▸ **Document section**:
______

# I think I have a good idea of to who Tom Bombadil actually is



## SpencerC18 (Mar 13, 2005)

I think Tom may be Tolkien's version of Father Time and his Goldberry mother nature, or maybe in a different view Tom is organic nature personified (Trees, grass, animals?) and goldberry is inorganic nature personified. (water, rivers) I don't know what do you think?


----------



## ASLAN THE GREAT (Mar 13, 2005)

i think the same thing SpencerC18 i'm doing some researth on this topc and i will tell you wnat i frind out when i'm done


----------



## ASLAN THE GREAT (Mar 14, 2005)

will i think you will this eassy on tom


----------



## Gothmog (Mar 14, 2005)

ASLAN THE GREAT, is that essay by you or by someone else?


----------



## SpencerC18 (Mar 14, 2005)

Thanks for the essay. It was very enlightening!


----------



## ASLAN THE GREAT (Mar 14, 2005)

it is by some one else that is only part of the paper i whould have posted all of it but it was to big


----------



## ASLAN THE GREAT (Mar 15, 2005)

do you wnat me to post the rest of the eassy SpencerC18 ?????


----------



## SpencerC18 (Mar 15, 2005)

Sure if you'd like to I dont want to be a pain in the rump though.


----------



## OldTomBombadil (Mar 15, 2005)

______

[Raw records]
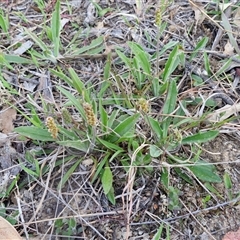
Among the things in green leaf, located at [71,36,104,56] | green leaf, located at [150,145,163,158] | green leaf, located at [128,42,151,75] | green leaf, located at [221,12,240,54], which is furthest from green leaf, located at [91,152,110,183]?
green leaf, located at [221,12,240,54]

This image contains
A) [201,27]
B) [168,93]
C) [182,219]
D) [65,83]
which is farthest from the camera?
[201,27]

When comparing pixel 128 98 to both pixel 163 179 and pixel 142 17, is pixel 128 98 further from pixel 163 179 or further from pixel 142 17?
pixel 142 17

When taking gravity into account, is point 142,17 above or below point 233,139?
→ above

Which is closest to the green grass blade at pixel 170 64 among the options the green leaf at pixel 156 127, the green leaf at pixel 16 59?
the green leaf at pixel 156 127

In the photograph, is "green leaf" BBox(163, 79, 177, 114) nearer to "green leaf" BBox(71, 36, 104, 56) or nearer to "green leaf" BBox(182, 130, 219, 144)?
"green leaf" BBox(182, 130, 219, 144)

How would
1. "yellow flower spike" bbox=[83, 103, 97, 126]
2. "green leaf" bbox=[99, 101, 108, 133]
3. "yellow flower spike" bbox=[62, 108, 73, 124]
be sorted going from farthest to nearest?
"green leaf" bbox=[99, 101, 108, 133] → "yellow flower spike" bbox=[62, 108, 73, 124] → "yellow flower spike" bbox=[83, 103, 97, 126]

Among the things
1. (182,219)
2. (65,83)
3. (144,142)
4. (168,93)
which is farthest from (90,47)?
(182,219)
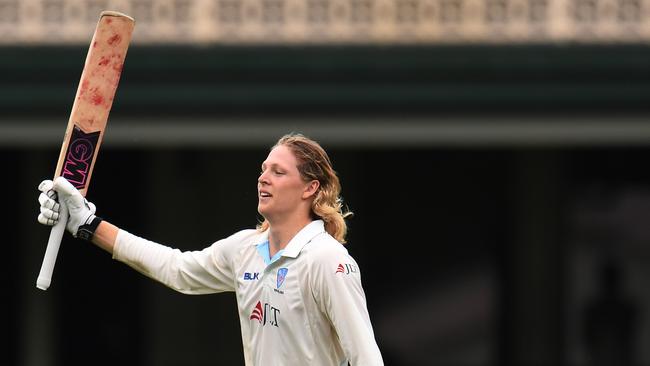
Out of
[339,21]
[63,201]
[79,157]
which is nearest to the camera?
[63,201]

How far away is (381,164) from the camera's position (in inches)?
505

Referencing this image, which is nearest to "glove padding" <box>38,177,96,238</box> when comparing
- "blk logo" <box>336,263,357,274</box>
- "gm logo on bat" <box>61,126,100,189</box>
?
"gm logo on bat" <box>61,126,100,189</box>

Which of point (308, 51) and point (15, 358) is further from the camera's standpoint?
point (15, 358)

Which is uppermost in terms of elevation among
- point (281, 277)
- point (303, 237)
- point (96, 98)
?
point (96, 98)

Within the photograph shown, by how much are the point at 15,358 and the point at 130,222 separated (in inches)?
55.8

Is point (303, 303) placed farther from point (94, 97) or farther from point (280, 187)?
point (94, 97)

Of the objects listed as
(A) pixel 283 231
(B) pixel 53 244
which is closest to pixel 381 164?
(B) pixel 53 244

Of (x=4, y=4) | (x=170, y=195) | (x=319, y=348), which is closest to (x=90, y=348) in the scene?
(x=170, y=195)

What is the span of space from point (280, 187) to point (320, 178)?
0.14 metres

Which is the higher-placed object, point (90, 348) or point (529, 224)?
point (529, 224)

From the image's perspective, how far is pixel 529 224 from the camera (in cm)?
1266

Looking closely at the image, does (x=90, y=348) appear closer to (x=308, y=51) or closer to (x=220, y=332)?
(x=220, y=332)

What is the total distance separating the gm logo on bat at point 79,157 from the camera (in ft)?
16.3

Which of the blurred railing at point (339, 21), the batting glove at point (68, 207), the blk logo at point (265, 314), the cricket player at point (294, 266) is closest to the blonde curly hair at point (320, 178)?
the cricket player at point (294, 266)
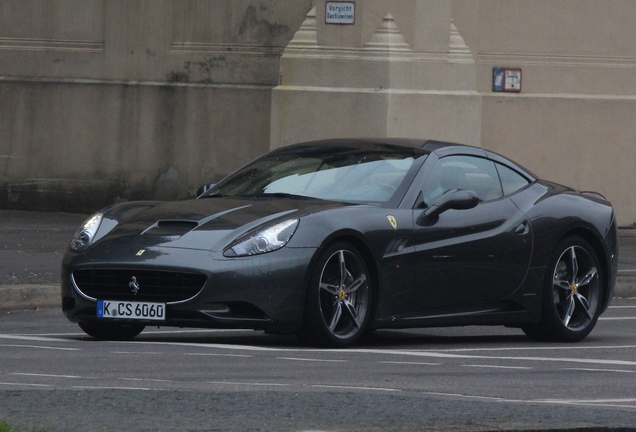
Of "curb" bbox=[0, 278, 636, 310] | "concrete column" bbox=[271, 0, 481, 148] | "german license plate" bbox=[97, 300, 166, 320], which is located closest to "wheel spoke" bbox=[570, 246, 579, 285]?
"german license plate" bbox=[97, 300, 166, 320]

______

▸ **What is required**: Reproduce word for word the passage of the Tom Bombadil forum thread above that begins with the words containing "## SpencerC18 (Mar 13, 2005)" and ends with "do you think?".

▸ **Correct answer**:
## SpencerC18 (Mar 13, 2005)

I think Tom may be Tolkien's version of Father Time and his Goldberry mother nature, or maybe in a different view Tom is organic nature personified (Trees, grass, animals?) and goldberry is inorganic nature personified. (water, rivers) I don't know what do you think?